• LESETEXT
=-=-=
# RMB Nabe



## SanS (25. September 2010)

Hallo,
hab über die SuFu leider nichts brauchbares gefunden, daher:
Aus meinem 2004 RMX sind in der VR Nabe die Lager defekt. Ihc steh nun vor dem Rätsel diese auf zu bekommen. Lagerkonus zum aufschrauben gibt es nicht. Die beiden Endkappen bekomm ich auch nicht abgezogen. 
Hat jemand sinnvolle Ratschläge?

Danke

Philip


----------



## Hunter-dirt (26. September 2010)

In den Naben sind normal Industrielager verbaut, das heißt das wiederrum keine Lagerkonuse vorhanden sind. Die Distanzhülsen kannst du normal ganz einfach abziehen oder zumindestens abschlagen. Ich bin ganz ehrlich, es lohnt sich nicht da neue Lager rein zu knallen kauf dir lieber was gescheites (Hope ect.).
=-=-=
Gespeicherte Einträge:
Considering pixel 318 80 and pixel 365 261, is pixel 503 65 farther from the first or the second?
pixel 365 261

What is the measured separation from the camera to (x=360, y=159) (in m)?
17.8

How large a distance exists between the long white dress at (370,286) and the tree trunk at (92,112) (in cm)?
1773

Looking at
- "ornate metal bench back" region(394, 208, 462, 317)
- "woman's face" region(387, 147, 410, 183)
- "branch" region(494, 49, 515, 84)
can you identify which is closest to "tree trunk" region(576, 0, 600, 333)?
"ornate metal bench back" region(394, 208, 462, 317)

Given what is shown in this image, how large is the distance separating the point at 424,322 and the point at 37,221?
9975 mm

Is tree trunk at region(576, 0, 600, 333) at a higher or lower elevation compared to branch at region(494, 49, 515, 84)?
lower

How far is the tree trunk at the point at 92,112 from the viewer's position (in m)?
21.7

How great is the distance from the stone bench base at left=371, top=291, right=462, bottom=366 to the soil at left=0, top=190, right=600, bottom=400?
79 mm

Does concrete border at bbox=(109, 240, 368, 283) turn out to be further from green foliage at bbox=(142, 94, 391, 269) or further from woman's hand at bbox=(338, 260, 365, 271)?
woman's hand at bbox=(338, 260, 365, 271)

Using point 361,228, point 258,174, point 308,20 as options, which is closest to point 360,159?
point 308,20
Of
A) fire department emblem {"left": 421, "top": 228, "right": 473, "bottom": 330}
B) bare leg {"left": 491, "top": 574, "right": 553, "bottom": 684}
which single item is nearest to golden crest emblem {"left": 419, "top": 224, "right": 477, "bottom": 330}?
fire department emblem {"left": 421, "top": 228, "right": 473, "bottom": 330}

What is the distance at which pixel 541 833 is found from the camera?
=-=-=
• AUFGABE A
Welche Art von Lagern steckt laut dem Forenthread über die RMB-Nabe normalerweise in den Naben?
• AUFGABE B
Setz den Forenthread über die RMB-Nabe nach seinem letzten Satz mit einem passenden nächsten Beitrag fort.

• LÖSUNG A
Industrielager.

• LÖSUNG B
----------



## MTB-News.de




----------



## slayerrider (26. September 2010)

für 110 gibt es bei CRC Hope mit ex721. Das ist die Lösung!


----------



## SanS (26. September 2010)

Laufrad wollt ich ja verkaufen  da ich zu viele hab! Nur die Hülsen sitzen so fest, selbst mim Gummihammer rühren die sich ned?!


----------



## Hunter-dirt (26. September 2010)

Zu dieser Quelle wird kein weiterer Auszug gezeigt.